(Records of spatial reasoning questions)

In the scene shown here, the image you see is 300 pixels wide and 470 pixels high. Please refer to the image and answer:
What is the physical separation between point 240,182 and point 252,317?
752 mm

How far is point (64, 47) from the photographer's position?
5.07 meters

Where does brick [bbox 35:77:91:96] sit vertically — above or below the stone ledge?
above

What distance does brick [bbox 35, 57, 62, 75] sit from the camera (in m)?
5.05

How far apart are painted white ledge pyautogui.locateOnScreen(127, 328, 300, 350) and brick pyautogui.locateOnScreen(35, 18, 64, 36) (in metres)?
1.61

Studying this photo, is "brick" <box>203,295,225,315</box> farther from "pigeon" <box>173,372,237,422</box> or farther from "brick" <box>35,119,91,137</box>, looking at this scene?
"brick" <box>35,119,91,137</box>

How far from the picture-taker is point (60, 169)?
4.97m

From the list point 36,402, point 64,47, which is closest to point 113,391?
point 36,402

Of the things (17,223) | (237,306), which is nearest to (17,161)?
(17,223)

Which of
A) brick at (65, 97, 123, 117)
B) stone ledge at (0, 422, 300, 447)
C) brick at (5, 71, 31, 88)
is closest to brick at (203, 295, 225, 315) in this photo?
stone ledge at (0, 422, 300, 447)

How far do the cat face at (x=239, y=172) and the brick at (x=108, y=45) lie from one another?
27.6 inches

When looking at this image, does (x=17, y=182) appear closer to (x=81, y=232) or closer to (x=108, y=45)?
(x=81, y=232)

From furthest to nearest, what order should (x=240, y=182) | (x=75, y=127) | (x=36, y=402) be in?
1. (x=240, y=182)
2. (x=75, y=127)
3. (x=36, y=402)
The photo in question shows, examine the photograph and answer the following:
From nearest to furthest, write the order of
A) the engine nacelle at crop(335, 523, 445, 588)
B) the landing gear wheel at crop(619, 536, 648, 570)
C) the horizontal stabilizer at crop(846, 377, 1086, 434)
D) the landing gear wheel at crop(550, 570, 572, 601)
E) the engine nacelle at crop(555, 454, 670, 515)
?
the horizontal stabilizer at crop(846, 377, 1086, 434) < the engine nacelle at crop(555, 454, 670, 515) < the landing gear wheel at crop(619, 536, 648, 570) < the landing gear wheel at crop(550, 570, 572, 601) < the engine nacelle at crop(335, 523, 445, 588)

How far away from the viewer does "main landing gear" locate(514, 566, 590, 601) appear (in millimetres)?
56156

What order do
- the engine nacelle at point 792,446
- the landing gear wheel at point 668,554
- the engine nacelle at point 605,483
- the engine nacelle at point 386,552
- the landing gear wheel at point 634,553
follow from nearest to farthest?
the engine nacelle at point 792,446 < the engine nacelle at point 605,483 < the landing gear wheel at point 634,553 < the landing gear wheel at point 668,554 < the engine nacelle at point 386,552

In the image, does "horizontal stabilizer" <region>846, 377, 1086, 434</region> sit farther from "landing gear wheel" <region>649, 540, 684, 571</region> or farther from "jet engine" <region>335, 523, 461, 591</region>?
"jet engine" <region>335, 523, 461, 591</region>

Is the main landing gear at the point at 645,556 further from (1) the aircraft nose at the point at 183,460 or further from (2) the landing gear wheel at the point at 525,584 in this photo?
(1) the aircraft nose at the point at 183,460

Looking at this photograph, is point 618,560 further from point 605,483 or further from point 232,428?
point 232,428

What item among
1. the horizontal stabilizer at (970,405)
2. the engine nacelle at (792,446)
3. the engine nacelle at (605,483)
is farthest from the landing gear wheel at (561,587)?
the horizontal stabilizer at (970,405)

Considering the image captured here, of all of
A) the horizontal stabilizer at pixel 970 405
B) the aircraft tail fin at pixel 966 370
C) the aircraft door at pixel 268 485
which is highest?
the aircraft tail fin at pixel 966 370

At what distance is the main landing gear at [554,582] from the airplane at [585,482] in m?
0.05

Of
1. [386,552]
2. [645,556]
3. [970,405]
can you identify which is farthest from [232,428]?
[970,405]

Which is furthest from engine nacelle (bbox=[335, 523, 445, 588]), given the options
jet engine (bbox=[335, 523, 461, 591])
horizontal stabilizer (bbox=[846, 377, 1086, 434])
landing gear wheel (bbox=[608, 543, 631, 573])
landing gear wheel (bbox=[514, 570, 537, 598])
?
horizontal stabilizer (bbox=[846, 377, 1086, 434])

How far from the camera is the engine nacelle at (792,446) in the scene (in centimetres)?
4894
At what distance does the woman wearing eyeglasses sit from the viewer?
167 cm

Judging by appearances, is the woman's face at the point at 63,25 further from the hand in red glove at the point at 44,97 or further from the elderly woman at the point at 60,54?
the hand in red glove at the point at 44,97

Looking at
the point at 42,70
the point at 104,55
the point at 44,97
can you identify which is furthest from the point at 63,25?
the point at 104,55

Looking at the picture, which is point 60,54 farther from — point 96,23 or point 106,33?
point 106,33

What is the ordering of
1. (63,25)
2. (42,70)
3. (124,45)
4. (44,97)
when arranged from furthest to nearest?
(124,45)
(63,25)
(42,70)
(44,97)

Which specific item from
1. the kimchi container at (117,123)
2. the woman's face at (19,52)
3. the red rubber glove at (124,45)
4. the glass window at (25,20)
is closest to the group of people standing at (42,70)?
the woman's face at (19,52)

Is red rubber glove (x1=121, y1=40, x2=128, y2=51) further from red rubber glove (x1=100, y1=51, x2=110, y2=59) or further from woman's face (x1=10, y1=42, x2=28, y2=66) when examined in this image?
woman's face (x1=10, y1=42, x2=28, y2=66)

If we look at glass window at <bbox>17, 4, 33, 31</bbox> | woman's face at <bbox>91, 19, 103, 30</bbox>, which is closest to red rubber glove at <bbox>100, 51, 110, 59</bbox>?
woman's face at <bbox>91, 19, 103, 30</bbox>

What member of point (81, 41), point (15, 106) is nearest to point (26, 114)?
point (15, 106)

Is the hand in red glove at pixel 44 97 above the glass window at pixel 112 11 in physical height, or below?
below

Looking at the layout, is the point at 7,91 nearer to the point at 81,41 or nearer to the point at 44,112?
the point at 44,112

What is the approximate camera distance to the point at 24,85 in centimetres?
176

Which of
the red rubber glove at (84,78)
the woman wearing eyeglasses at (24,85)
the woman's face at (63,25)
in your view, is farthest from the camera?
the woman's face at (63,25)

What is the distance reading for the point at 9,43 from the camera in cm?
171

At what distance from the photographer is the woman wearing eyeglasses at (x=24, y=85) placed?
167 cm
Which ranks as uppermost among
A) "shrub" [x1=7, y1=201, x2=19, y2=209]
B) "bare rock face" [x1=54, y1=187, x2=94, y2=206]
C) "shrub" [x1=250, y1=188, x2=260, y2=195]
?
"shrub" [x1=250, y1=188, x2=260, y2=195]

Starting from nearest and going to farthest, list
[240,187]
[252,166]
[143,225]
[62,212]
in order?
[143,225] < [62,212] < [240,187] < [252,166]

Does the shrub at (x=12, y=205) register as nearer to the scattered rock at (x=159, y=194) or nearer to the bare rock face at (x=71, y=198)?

- **Written request**
Format every line of the records above as a numbered list, omitting the blank lines.

- **Written reply**
1. In the scene shown here, the image you see is 300 pixels wide and 470 pixels high. Please refer to the image and answer:
2. What is the physical separation between point 240,182 and point 252,317?
3. 752 mm
4. How far is point (64, 47) from the photographer's position?
5. 5.07 meters
6. Where does brick [bbox 35:77:91:96] sit vertically — above or below the stone ledge?
7. above
8. What distance does brick [bbox 35, 57, 62, 75] sit from the camera (in m)?
9. 5.05
10. How far apart are painted white ledge pyautogui.locateOnScreen(127, 328, 300, 350) and brick pyautogui.locateOnScreen(35, 18, 64, 36) (in metres)?
11. 1.61
12. Studying this photo, is "brick" <box>203,295,225,315</box> farther from "pigeon" <box>173,372,237,422</box> or farther from "brick" <box>35,119,91,137</box>, looking at this scene?
13. "brick" <box>35,119,91,137</box>
14. How far from the picture-taker is point (60, 169)?
15. 4.97m
16. From the list point 36,402, point 64,47, which is closest to point 113,391?
17. point 36,402
18. Of the things (17,223) | (237,306), which is nearest to (17,161)?
19. (17,223)
20. Which of
21. A) brick at (65, 97, 123, 117)
22. B) stone ledge at (0, 422, 300, 447)
23. C) brick at (5, 71, 31, 88)
24. is closest to brick at (203, 295, 225, 315) in this photo?
25. stone ledge at (0, 422, 300, 447)
26. How far do the cat face at (x=239, y=172) and the brick at (x=108, y=45) lie from one another?
27. 27.6 inches
28. When looking at this image, does (x=17, y=182) appear closer to (x=81, y=232) or closer to (x=108, y=45)?
29. (x=81, y=232)
30. From furthest to nearest, what order should (x=240, y=182) | (x=75, y=127) | (x=36, y=402) be in?
31. 1. (x=240, y=182)
32. 2. (x=75, y=127)
33. 3. (x=36, y=402)
34. The photo in question shows, examine the photograph and answer the following:
35. From nearest to furthest, write the order of
36. A) the engine nacelle at crop(335, 523, 445, 588)
37. B) the landing gear wheel at crop(619, 536, 648, 570)
38. C) the horizontal stabilizer at crop(846, 377, 1086, 434)
39. D) the landing gear wheel at crop(550, 570, 572, 601)
40. E) the engine nacelle at crop(555, 454, 670, 515)
41. ?
42. the horizontal stabilizer at crop(846, 377, 1086, 434) < the engine nacelle at crop(555, 454, 670, 515) < the landing gear wheel at crop(619, 536, 648, 570) < the landing gear wheel at crop(550, 570, 572, 601) < the engine nacelle at crop(335, 523, 445, 588)
43. How far away from the viewer does "main landing gear" locate(514, 566, 590, 601) appear (in millimetres)?
44. 56156
45. What order do
46. - the engine nacelle at point 792,446
47. - the landing gear wheel at point 668,554
48. - the engine nacelle at point 605,483
49. - the engine nacelle at point 386,552
50. - the landing gear wheel at point 634,553
51. follow from nearest to farthest?
52. the engine nacelle at point 792,446 < the engine nacelle at point 605,483 < the landing gear wheel at point 634,553 < the landing gear wheel at point 668,554 < the engine nacelle at point 386,552
53. In the image, does "horizontal stabilizer" <region>846, 377, 1086, 434</region> sit farther from "landing gear wheel" <region>649, 540, 684, 571</region> or farther from "jet engine" <region>335, 523, 461, 591</region>?
54. "jet engine" <region>335, 523, 461, 591</region>
55. Is the main landing gear at the point at 645,556 further from (1) the aircraft nose at the point at 183,460 or further from (2) the landing gear wheel at the point at 525,584 in this photo?
56. (1) the aircraft nose at the point at 183,460
57. Looking at this photograph, is point 618,560 further from point 605,483 or further from point 232,428?
58. point 232,428
59. What item among
60. 1. the horizontal stabilizer at (970,405)
61. 2. the engine nacelle at (792,446)
62. 3. the engine nacelle at (605,483)
63. is farthest from the landing gear wheel at (561,587)?
64. the horizontal stabilizer at (970,405)
65. Considering the image captured here, of all of
66. A) the horizontal stabilizer at pixel 970 405
67. B) the aircraft tail fin at pixel 966 370
68. C) the aircraft door at pixel 268 485
69. which is highest?
70. the aircraft tail fin at pixel 966 370
71. At what distance is the main landing gear at [554,582] from the airplane at [585,482] in m?
72. 0.05
73. Of
74. 1. [386,552]
75. 2. [645,556]
76. 3. [970,405]
77. can you identify which is farthest from [232,428]?
78. [970,405]
79. Which is furthest from engine nacelle (bbox=[335, 523, 445, 588]), given the options
80. jet engine (bbox=[335, 523, 461, 591])
81. horizontal stabilizer (bbox=[846, 377, 1086, 434])
82. landing gear wheel (bbox=[608, 543, 631, 573])
83. landing gear wheel (bbox=[514, 570, 537, 598])
84. ?
85. horizontal stabilizer (bbox=[846, 377, 1086, 434])
86. How far from the camera is the engine nacelle at (792,446) in the scene (in centimetres)?
87. 4894
88. At what distance does the woman wearing eyeglasses sit from the viewer?
89. 167 cm
90. Judging by appearances, is the woman's face at the point at 63,25 further from the hand in red glove at the point at 44,97 or further from the elderly woman at the point at 60,54?
91. the hand in red glove at the point at 44,97
92. Looking at
93. the point at 42,70
94. the point at 104,55
95. the point at 44,97
96. can you identify which is furthest from the point at 63,25?
97. the point at 104,55
98. Looking at the picture, which is point 60,54 farther from — point 96,23 or point 106,33?
99. point 106,33
100. What is the ordering of
101. 1. (63,25)
102. 2. (42,70)
103. 3. (124,45)
104. 4. (44,97)
105. when arranged from furthest to nearest?
106. (124,45)
107. (63,25)
108. (42,70)
109. (44,97)
110. Which specific item from
111. 1. the kimchi container at (117,123)
112. 2. the woman's face at (19,52)
113. 3. the red rubber glove at (124,45)
114. 4. the glass window at (25,20)
115. is closest to the group of people standing at (42,70)?
116. the woman's face at (19,52)
117. Is red rubber glove (x1=121, y1=40, x2=128, y2=51) further from red rubber glove (x1=100, y1=51, x2=110, y2=59) or further from woman's face (x1=10, y1=42, x2=28, y2=66) when examined in this image?
118. woman's face (x1=10, y1=42, x2=28, y2=66)
119. If we look at glass window at <bbox>17, 4, 33, 31</bbox> | woman's face at <bbox>91, 19, 103, 30</bbox>, which is closest to red rubber glove at <bbox>100, 51, 110, 59</bbox>?
120. woman's face at <bbox>91, 19, 103, 30</bbox>
121. What member of point (81, 41), point (15, 106) is nearest to point (26, 114)?
122. point (15, 106)
123. Is the hand in red glove at pixel 44 97 above the glass window at pixel 112 11 in physical height, or below?
124. below
125. Looking at the layout, is the point at 7,91 nearer to the point at 81,41 or nearer to the point at 44,112?
126. the point at 44,112
127. What is the approximate camera distance to the point at 24,85 in centimetres?
128. 176
129. Which of
130. the red rubber glove at (84,78)
131. the woman wearing eyeglasses at (24,85)
132. the woman's face at (63,25)
133. in your view, is farthest from the camera?
134. the woman's face at (63,25)
135. What is the distance reading for the point at 9,43 from the camera in cm?
136. 171
137. At what distance from the photographer is the woman wearing eyeglasses at (x=24, y=85) placed?
138. 167 cm
139. Which ranks as uppermost among
140. A) "shrub" [x1=7, y1=201, x2=19, y2=209]
141. B) "bare rock face" [x1=54, y1=187, x2=94, y2=206]
142. C) "shrub" [x1=250, y1=188, x2=260, y2=195]
143. ?
144. "shrub" [x1=250, y1=188, x2=260, y2=195]
145. Starting from nearest and going to farthest, list
146. [240,187]
147. [252,166]
148. [143,225]
149. [62,212]
150. in order?
151. [143,225] < [62,212] < [240,187] < [252,166]
152. Does the shrub at (x=12, y=205) register as nearer to the scattered rock at (x=159, y=194) or nearer to the bare rock face at (x=71, y=198)?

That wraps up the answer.